PROBLEM DESCRIPTION | Scan the entries and state how many lines contain "heading". Write no other text.

DATA TO USE |
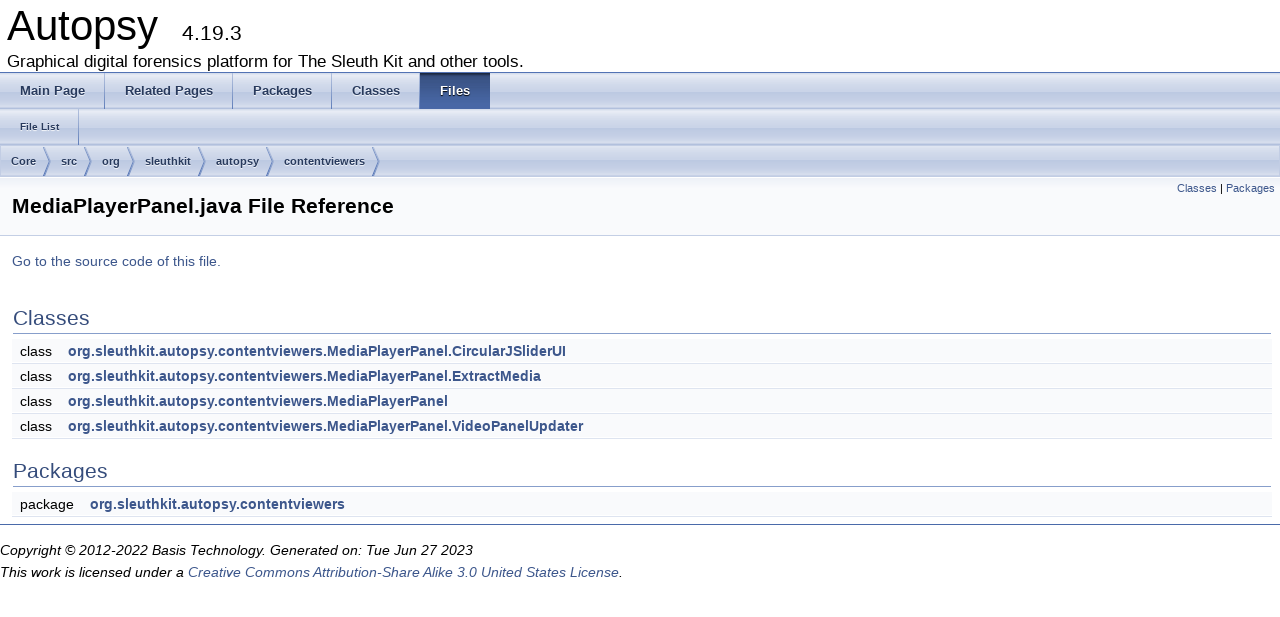

--- FILE ---
content_type: text/html
request_url: http://sleuthkit.org/autopsy/docs/api-docs/4.19.3/_media_player_panel_8java.html
body_size: 1661
content:
<!DOCTYPE html PUBLIC "-//W3C//DTD XHTML 1.0 Transitional//EN" "http://www.w3.org/TR/xhtml1/DTD/xhtml1-transitional.dtd">
<html xmlns="http://www.w3.org/1999/xhtml">
<head>
<meta http-equiv="Content-Type" content="text/xhtml;charset=UTF-8"/>
<meta http-equiv="X-UA-Compatible" content="IE=9"/>
<meta name="generator" content="Doxygen 1.8.9.1"/>
<title>Autopsy: /home/carriersleuth/repos/autopsy/Core/src/org/sleuthkit/autopsy/contentviewers/MediaPlayerPanel.java File Reference</title>
<link href="tabs.css" rel="stylesheet" type="text/css"/>
<script type="text/javascript" src="jquery.js"></script>
<script type="text/javascript" src="dynsections.js"></script>
<link href="doxygen.css" rel="stylesheet" type="text/css" />
</head>
<body>
<div id="top"><!-- do not remove this div, it is closed by doxygen! -->
<div id="titlearea">
<table cellspacing="0" cellpadding="0">
 <tbody>
 <tr style="height: 56px;">
  <td style="padding-left: 0.5em;">
   <div id="projectname">Autopsy
   &#160;<span id="projectnumber">4.19.3</span>
   </div>
   <div id="projectbrief">Graphical digital forensics platform for The Sleuth Kit and other tools.</div>
  </td>
 </tr>
 </tbody>
</table>
</div>
<!-- end header part -->
<!-- Generated by Doxygen 1.8.9.1 -->
  <div id="navrow1" class="tabs">
    <ul class="tablist">
      <li><a href="index.html"><span>Main&#160;Page</span></a></li>
      <li><a href="pages.html"><span>Related&#160;Pages</span></a></li>
      <li><a href="namespaces.html"><span>Packages</span></a></li>
      <li><a href="annotated.html"><span>Classes</span></a></li>
      <li class="current"><a href="files.html"><span>Files</span></a></li>
    </ul>
  </div>
  <div id="navrow2" class="tabs2">
    <ul class="tablist">
      <li><a href="files.html"><span>File&#160;List</span></a></li>
    </ul>
  </div>
<div id="nav-path" class="navpath">
  <ul>
<li class="navelem"><a class="el" href="dir_c6310732a22f63c0c2fc5595561e68f1.html">Core</a></li><li class="navelem"><a class="el" href="dir_6635075fd29d94b1e79ef2060fed20a6.html">src</a></li><li class="navelem"><a class="el" href="dir_cd15c7d57d0a3187ff8960a3cff372b8.html">org</a></li><li class="navelem"><a class="el" href="dir_0b23d92a5c13421cceff15b74c43ed26.html">sleuthkit</a></li><li class="navelem"><a class="el" href="dir_10a81fcc434bcde8a732164aa70f4d6e.html">autopsy</a></li><li class="navelem"><a class="el" href="dir_7bff7cfd1beebbdafba937bd290152df.html">contentviewers</a></li>  </ul>
</div>
</div><!-- top -->
<div class="header">
  <div class="summary">
<a href="#nested-classes">Classes</a> &#124;
<a href="#namespaces">Packages</a>  </div>
  <div class="headertitle">
<div class="title">MediaPlayerPanel.java File Reference</div>  </div>
</div><!--header-->
<div class="contents">

<p><a href="_media_player_panel_8java_source.html">Go to the source code of this file.</a></p>
<table class="memberdecls">
<tr class="heading"><td colspan="2"><h2 class="groupheader"><a name="nested-classes"></a>
Classes</h2></td></tr>
<tr class="memitem:"><td class="memItemLeft" align="right" valign="top">class &#160;</td><td class="memItemRight" valign="bottom"><a class="el" href="classorg_1_1sleuthkit_1_1autopsy_1_1contentviewers_1_1_media_player_panel_1_1_circular_j_slider_u_i.html">org.sleuthkit.autopsy.contentviewers.MediaPlayerPanel.CircularJSliderUI</a></td></tr>
<tr class="separator:"><td class="memSeparator" colspan="2">&#160;</td></tr>
<tr class="memitem:"><td class="memItemLeft" align="right" valign="top">class &#160;</td><td class="memItemRight" valign="bottom"><a class="el" href="classorg_1_1sleuthkit_1_1autopsy_1_1contentviewers_1_1_media_player_panel_1_1_extract_media.html">org.sleuthkit.autopsy.contentviewers.MediaPlayerPanel.ExtractMedia</a></td></tr>
<tr class="separator:"><td class="memSeparator" colspan="2">&#160;</td></tr>
<tr class="memitem:"><td class="memItemLeft" align="right" valign="top">class &#160;</td><td class="memItemRight" valign="bottom"><a class="el" href="classorg_1_1sleuthkit_1_1autopsy_1_1contentviewers_1_1_media_player_panel.html">org.sleuthkit.autopsy.contentviewers.MediaPlayerPanel</a></td></tr>
<tr class="separator:"><td class="memSeparator" colspan="2">&#160;</td></tr>
<tr class="memitem:"><td class="memItemLeft" align="right" valign="top">class &#160;</td><td class="memItemRight" valign="bottom"><a class="el" href="classorg_1_1sleuthkit_1_1autopsy_1_1contentviewers_1_1_media_player_panel_1_1_video_panel_updater.html">org.sleuthkit.autopsy.contentviewers.MediaPlayerPanel.VideoPanelUpdater</a></td></tr>
<tr class="separator:"><td class="memSeparator" colspan="2">&#160;</td></tr>
</table><table class="memberdecls">
<tr class="heading"><td colspan="2"><h2 class="groupheader"><a name="namespaces"></a>
Packages</h2></td></tr>
<tr class="memitem:namespaceorg_1_1sleuthkit_1_1autopsy_1_1contentviewers"><td class="memItemLeft" align="right" valign="top">package &#160;</td><td class="memItemRight" valign="bottom"><a class="el" href="namespaceorg_1_1sleuthkit_1_1autopsy_1_1contentviewers.html">org.sleuthkit.autopsy.contentviewers</a></td></tr>
<tr class="separator:"><td class="memSeparator" colspan="2">&#160;</td></tr>
</table>
</div><!-- contents -->
<hr/>
<p><i>Copyright &#169; 2012-2022 Basis Technology. Generated on: Tue Jun 27 2023<br/> 
This work is licensed under a
<a rel="license" href="http://creativecommons.org/licenses/by-sa/3.0/us/">Creative Commons Attribution-Share Alike 3.0 United States License</a>.
</i></p>
</body>
</html>
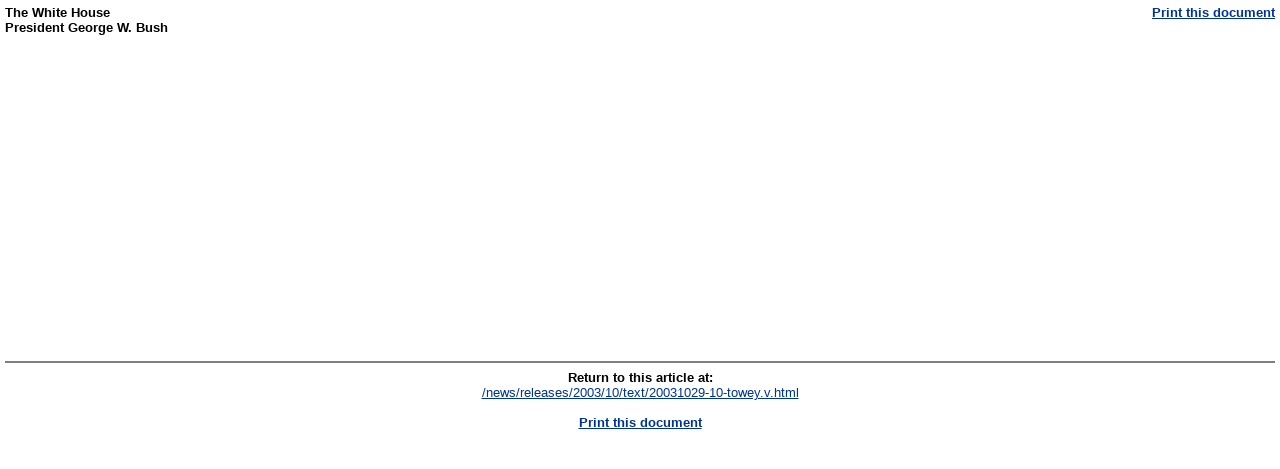

--- FILE ---
content_type: text/html; charset=UTF-8
request_url: https://georgewbush-whitehouse.archives.gov/news/releases/2003/10/print/text/20031029-10-towey.v.html
body_size: 807
content:
<html lang="en">

 <HEAD>

  <TITLE>Webcast (Text Only)</TITLE>

  
<meta name="date"                 content="2005-11-29">
<meta name="robots"               content="noindex, nofollow">
<meta name="WT.cg_n"              content="News Policies">
<meta name="WT.cg_s"              content="October 2003">


  <SCRIPT language=javascript src="/js/printrelease.js"></SCRIPT>

 </HEAD>

 <BODY BGCOLOR="#FFFFFF">

  <FONT face="arial, helvetica, sans serif" SIZE="2">

   <TABLE BORDER="0" CELLSPACING="0" CELLPADDING="0" WIDTH="100%">
    <TR VALIGN="TOP">
     <TD ALIGN="LEFT" WIDTH="50%"><FONT face="arial, helvetica, sans serif" SIZE="2"><B>The White House<BR>President George W. Bush</B></FONT></TD>
     <TD ALIGN="RIGHT" WIDTH="50%"><FONT face="arial, helvetica, sans serif" SIZE="2"><B><a href="../text/javascript:void(printWHrelease());">Print this document</A></B></FONT></TD>
    </TR>
   </TABLE>

   

<HTML>
<HEAD>

</HEAD>

<BODY BGCOLOR="#E9E9E9" LINK="#003399" VLINK="#990000" ALINK="#666699"
      MARGINHEIGHT="5" MARGINWIDTH="5" LEFTMARGIN="5" TOPMARGIN="5">

<CENTER>
<OBJECT
 ID=video1
 CLASSID="clsid:CFCDAA03-8BE4-11cf-B84B-0020AFBBCCFA"
 HEIGHT=240 WIDTH=320>
<PARAM NAME="controls" VALUE="ImageWindow">
<PARAM NAME="console" VALUE="Clip1">
<PARAM NAME="autostart" VALUE="true">
<PARAM NAME="src" VALUE="/news/releases/2003/10/20031029-10-towey.v.smil">
<EMBED SRC="/news/releases/2003/10/20031029-10-towey.v.smil" type="audio/x-pn-realaudio-plugin" CONSOLE="Clip1" 
       CONTROLS="ImageWindow" HEIGHT=240 WIDTH=320 AUTOSTART=true>
</OBJECT>
<P>
<OBJECT
 ID=video1
 CLASSID="clsid:CFCDAA03-8BE4-11cf-B84B-0020AFBBCCFA"
 HEIGHT=60 WIDTH=275>
<PARAM NAME="controls" VALUE="ControlPanel,StatusBar">
<PARAM NAME="console" VALUE="Clip1">
<EMBED type="audio/x-pn-realaudio-plugin" CONSOLE="Clip1" 
 CONTROLS="ControlPanel,StatusBar" HEIGHT=60 WIDTH=275 AUTOSTART=true>
</OBJECT>


<NOSCRIPT>
 
</NOSCRIPT>

</BODY>
</HTML>




   <HR NOSHADE>
   <B>Return to this article at:</B><BR>
   <A href="/news/releases/2003/10/text/20031029-10-towey.v.html">/news/releases/2003/10/text/20031029-10-towey.v.html</A>
   <BR><BR>
   <B><a href="../text/javascript:void(printWHrelease());">Print this document</A></B>
 
  </FONT>


<NOSCRIPT>
 
</NOSCRIPT>


 </BODY>

</HTML>
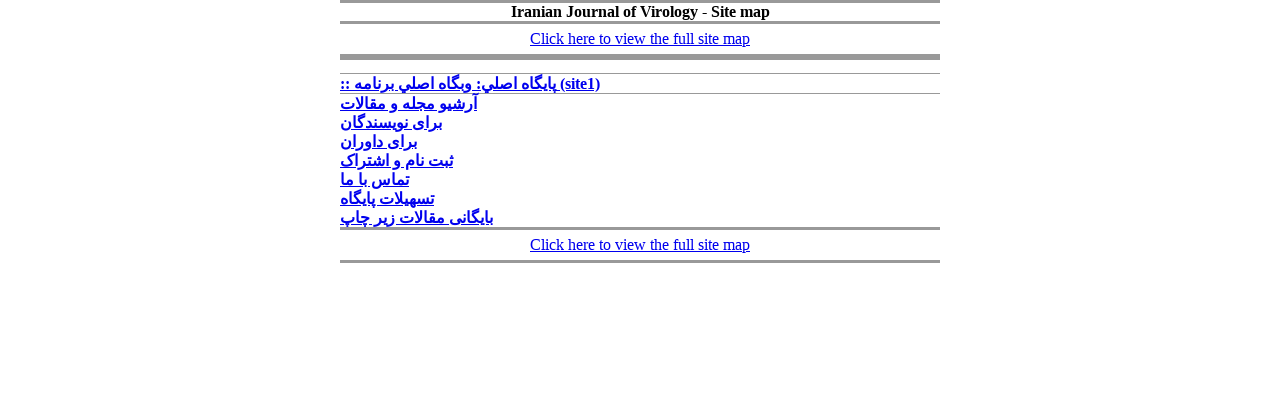

--- FILE ---
content_type: text/html; charset=UTF-8
request_url: http://journal.isv.org.ir/site_map_fa.php
body_size: 4753
content:
<!DOCTYPE HTML PUBLIC "-//W3C//DTD HTML 4.01 Transitional//EN" >
<html>
<head>
<base href="http://journal.isv.org.ir/" /> 
<meta http-equiv="Content-Type" content="text/html; charset=utf-8" >
<meta name="keywords" content="Iranian, Journal, of, Virology, مجله, ویروس, شناسی, ایران " >
<meta name="description" content="Iranian Journal of Virology مجله ویروس شناسی ایران " >
<meta name="GENERATOR" content="Yektaweb 4735" >
<meta name="distribution" content="GLOBAL" >
<link rel="alternate" type="application/rss+xml" title=" News"  href="http://journal.isv.org.ir/rss.php?sid=1&amp;slc_lang=1" >
			
<meta http-equiv="content-language" content="en">

<script  type="text/javascript" src="./files/0allsites/jqu.min.js?version=4735.13772"></script>
<script  type="text/javascript" src="./files/0allsites/jquery.marquee.min.js?version=4735.13772"></script>
					<link href='./files/0allsites/shared.css?version=4735.13772' rel='stylesheet' type='text/css' >

<link href='./files/0allsites/shared_en.css?version=4735.13772' rel='stylesheet' type='text/css' >
<link href='./files/0allsites/global_attach.css?version=4735.13772' rel='stylesheet' type='text/css' >
<link href='files/0allsites/global_attach_nocustom.css?version=4735.13772' rel='stylesheet' type='text/css' >					
<link href='./templates/tmpl_yekta/000_tmpl_yekta.css?version=4735.13772' rel='stylesheet' type='text/css' >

YOUR SOLUTION | 2